··· Text block

• Exhibition

Arty Party: Photography Graduates 2025

Expo MILK

    De expo is open van dinsdag t/m zondag, van 11:00 - 19:00 uur, en gratis te bezoeken. Ingang via Marnixstraat 409.

    At Melkweg Expo, photography is the driving force in the arts. This year, ARTY PARTY returns in the form of a group exhibition highlighting new talent in photography. From 13 September until 12 October 2025, Arty Party: Photography Graduates 2025 will take over Melkweg Expo with a selection of new work.

    For this edition, we invited international scouts, art professionals from the photography and contemporary art world, to handpick each participating photographer from a pool of talented art graduates across the Netherlands. So if you didn’t make it to the graduation shows, no worries! Come and visit the ‘Photography Graduates 2025’ exhibition and discover fresh photographic work.

······
··· Recorded information

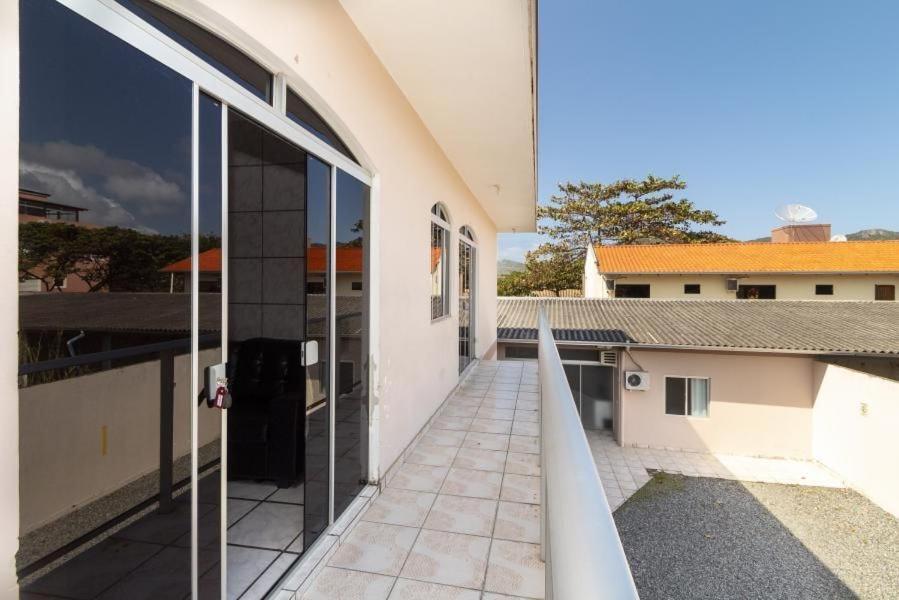 Residencial Ipe Amarelo Apartment Bombinhas Exterior photo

······

- [Your objective]: From the exhibition announcement, transcribe word for word the passage that begins with the words containing "For this edition, we" and ends with "fresh photographic work.".

- [Completed task]:
For this edition, we invited international scouts, art professionals from the photography and contemporary art world, to handpick each participating photographer from a pool of talented art graduates across the Netherlands. So if you didn’t make it to the graduation shows, no worries! Come and visit the ‘Photography Graduates 2025’ exhibition and discover fresh photographic work.